Given text —
= Beginning of Section =

Optional Accessories

Expansion kits for the 3pi that give you room to augment your 3pi with your own custom electronics are available. A basic kit that simply gives your 3pi a second level (with prototyping space and key electrical connections to the 3pi base) to which you can add your own electronics. The version with cutouts lets you view the LCD below and allows you to reach the power button, reset button, and ISP programming header on the base. The picture below basic expansion kit.

Another option, the m3pi expansion kit, makes it easy to significantly upgrade the capabilities of your 3pi by converting it into an m3pi robot. This expansion board enables the use of ARM's powerful 32-bit mbed development board as the robot's high-level controller (mbed has an m3pi library that makes this easy), which offers significantly more processing power and free I/O lines than the 3pi's built-in 8-bit AVR microcontroller. There are also sockets for Wixel and Xbee wireless serial modules, prototyping space for additional sensors and electronics, eight more user-controllable LEDs, and more. If you already have a 3pi robot, you can use the m3pi expansion kit to upgrade it to an m3pi robot.

= End of Section =

Given information —
= Beginning of Section =

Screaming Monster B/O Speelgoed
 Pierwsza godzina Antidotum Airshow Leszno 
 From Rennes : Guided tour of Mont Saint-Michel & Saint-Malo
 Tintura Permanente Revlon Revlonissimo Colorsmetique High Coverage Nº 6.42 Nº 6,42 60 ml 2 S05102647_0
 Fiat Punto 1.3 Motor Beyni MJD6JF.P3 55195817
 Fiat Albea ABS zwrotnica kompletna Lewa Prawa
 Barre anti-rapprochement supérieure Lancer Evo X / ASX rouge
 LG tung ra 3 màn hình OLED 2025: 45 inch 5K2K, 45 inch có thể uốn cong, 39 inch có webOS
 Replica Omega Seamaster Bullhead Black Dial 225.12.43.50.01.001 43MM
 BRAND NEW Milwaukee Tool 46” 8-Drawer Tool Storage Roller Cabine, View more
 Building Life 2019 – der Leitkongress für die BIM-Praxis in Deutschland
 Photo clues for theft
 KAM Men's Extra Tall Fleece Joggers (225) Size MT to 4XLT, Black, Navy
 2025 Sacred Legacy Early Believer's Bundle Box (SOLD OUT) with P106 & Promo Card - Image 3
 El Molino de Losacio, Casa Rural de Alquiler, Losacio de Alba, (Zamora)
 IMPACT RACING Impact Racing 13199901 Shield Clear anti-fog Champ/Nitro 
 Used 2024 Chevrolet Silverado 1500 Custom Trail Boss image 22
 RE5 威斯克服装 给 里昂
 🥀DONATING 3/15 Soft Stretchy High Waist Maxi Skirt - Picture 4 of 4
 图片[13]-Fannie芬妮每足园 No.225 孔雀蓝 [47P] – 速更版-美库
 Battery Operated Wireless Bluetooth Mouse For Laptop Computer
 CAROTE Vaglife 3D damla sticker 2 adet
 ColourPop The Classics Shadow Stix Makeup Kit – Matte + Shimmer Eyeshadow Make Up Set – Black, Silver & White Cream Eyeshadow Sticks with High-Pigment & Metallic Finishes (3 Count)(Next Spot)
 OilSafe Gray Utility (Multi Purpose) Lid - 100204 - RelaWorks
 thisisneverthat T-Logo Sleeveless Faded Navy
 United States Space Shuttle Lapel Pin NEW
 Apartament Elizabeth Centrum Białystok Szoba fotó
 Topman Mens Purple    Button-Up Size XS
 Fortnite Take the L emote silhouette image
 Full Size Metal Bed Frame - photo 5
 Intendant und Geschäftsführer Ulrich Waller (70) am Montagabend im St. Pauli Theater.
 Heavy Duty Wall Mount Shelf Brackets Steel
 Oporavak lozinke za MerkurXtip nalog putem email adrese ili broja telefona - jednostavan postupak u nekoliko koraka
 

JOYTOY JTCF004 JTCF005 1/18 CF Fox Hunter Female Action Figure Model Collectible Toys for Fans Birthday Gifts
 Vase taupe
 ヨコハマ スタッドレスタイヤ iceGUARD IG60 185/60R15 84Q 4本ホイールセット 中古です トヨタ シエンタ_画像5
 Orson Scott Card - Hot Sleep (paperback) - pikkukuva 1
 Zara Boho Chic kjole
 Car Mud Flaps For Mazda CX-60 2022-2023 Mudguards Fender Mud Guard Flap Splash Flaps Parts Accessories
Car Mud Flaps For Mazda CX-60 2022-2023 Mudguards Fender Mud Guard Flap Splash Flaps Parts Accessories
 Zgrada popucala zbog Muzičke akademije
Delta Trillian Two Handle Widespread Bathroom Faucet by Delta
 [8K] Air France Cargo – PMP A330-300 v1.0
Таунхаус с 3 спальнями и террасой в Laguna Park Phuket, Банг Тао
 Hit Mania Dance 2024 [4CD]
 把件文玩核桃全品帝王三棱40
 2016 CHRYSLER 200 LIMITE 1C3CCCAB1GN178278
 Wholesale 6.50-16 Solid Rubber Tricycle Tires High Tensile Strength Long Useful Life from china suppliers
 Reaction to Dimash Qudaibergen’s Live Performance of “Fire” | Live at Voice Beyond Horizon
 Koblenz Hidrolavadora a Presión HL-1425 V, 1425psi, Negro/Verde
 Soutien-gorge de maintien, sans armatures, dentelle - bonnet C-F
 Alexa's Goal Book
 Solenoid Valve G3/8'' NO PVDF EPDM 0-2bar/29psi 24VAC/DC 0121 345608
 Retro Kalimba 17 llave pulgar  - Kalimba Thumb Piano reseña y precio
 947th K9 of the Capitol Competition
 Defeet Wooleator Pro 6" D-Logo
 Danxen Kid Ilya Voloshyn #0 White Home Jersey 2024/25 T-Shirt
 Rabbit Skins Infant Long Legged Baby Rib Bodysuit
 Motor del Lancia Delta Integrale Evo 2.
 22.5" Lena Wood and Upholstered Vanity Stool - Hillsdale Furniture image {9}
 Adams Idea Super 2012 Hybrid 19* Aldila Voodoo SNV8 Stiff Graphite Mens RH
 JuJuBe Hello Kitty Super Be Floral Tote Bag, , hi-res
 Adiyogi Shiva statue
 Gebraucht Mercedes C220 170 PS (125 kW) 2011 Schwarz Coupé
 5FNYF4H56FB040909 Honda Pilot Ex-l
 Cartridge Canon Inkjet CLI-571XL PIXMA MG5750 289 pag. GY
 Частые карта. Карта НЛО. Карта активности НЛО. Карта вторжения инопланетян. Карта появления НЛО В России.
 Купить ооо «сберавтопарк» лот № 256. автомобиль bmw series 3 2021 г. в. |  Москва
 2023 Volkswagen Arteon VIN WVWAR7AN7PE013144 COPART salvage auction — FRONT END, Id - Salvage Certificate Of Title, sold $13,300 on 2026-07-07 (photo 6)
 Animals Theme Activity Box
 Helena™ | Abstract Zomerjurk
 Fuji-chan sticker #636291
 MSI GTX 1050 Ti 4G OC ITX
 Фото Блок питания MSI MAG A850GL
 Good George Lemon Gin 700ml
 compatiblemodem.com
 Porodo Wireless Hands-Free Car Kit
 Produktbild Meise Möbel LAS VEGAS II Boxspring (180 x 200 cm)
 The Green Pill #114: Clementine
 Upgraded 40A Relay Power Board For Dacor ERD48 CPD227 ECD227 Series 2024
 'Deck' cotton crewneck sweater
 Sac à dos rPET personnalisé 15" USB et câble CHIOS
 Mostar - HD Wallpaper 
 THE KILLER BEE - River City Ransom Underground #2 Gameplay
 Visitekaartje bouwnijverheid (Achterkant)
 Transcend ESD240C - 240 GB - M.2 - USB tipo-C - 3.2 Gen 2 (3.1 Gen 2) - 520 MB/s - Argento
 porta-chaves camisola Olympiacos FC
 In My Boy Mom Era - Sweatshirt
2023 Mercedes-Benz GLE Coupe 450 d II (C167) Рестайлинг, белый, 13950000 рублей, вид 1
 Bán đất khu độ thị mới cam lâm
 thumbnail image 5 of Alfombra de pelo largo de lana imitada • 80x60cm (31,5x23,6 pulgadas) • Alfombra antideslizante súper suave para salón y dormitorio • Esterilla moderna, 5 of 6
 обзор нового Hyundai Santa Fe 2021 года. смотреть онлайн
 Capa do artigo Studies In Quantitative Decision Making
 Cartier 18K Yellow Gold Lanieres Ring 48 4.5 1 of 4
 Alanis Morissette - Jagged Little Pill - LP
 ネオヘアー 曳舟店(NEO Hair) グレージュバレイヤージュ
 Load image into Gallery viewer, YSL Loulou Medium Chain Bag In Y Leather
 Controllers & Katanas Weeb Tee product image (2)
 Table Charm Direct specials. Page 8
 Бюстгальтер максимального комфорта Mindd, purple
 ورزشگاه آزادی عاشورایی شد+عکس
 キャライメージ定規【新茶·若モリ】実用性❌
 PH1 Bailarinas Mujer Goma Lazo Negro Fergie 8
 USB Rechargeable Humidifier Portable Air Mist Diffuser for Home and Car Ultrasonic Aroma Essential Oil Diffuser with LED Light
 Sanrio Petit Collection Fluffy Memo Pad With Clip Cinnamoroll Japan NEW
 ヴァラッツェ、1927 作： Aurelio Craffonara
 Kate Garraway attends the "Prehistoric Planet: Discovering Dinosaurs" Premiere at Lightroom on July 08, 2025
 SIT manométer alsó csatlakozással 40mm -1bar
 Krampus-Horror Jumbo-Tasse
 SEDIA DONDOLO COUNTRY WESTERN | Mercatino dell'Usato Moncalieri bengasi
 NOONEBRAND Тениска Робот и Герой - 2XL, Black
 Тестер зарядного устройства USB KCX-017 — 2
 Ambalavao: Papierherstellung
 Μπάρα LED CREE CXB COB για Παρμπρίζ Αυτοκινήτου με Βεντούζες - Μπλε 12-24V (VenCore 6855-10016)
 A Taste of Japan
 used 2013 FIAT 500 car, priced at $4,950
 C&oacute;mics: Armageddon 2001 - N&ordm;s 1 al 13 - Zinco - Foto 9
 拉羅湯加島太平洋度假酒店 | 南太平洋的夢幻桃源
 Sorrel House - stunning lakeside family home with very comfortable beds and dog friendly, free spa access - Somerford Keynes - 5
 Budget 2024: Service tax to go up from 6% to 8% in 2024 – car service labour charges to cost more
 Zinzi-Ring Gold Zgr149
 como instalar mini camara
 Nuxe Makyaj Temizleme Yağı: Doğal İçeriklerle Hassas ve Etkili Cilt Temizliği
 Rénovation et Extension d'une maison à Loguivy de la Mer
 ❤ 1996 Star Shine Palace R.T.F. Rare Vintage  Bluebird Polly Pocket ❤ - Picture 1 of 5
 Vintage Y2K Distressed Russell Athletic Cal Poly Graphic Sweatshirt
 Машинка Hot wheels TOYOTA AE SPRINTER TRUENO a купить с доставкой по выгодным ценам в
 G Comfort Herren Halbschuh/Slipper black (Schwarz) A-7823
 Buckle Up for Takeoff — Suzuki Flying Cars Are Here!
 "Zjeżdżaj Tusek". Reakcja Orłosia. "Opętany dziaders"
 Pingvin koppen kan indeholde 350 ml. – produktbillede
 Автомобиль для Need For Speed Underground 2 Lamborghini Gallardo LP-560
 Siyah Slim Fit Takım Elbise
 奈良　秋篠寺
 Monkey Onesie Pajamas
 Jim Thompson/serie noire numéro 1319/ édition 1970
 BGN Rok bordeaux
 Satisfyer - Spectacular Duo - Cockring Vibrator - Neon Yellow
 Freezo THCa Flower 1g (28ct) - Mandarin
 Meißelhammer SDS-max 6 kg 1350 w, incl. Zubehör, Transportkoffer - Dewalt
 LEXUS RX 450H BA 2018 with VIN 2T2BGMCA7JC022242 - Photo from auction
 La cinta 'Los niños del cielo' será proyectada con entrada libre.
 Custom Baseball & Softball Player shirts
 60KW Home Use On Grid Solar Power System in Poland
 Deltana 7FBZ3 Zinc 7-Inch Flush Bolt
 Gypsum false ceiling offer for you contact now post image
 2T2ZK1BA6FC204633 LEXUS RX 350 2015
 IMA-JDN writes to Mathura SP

= End of Section =

Exercises —
• 1. Copy the passage on 3pi expansion kits word for word, from "Expansion kits for" up to and including "basic expansion kit.".
• 2. Write the next part of the passage on optional accessories for the 3pi robot, picking up after its final sentence.

Answers to the exercises —
• 1.
Expansion kits for the 3pi that give you room to augment your 3pi with your own custom electronics are available. A basic kit that simply gives your 3pi a second level (with prototyping space and key electrical connections to the 3pi base) to which you can add your own electronics. The version with cutouts lets you view the LCD below and allows you to reach the power button, reset button, and ISP programming header on the base. The picture below basic expansion kit.

• 2.
Since June, 2009 (starting with serial number 0J5840), 3pi robots have been shipping with the newer ATmega328P microcontroller instead of the ATmega168 that was on original units. The ATmega328 is essentially a drop-in replacement for the ATmega168 with twice the memory (32 KB flash, 2 KB RAM, and 1 KB of EEPROM instead of 16 KB flash, 1 KB RAM, and 512 bytes of EEPROM), so the 3pi code written for the ATmega168 should work with minimal modification on the ATmega328 (the Pololu AVR Library now supports the ATmega328P).

Dimensions

• Size: 3.7" diameter

Features and Specifications

• Processor: ATmega168/328P
• Motor driver: TB6612FNG
• Motor channels: 2
• User I/O lines: 2 (See Note 1)
• Minimum operating voltage: 3 V (See Note 2)
• Maximum operating voltage: 7 V (See Note 2)
• Maximum PWM frequency: 80 kHz
• Reverse voltage protection?: Y
• External programmer required?: Y

Notes

1. Digital I/O lines PD0 and PD1 are available; two more analog inputs and one analog/digital pin can be made available by removing jumpers and disabling special features of the board.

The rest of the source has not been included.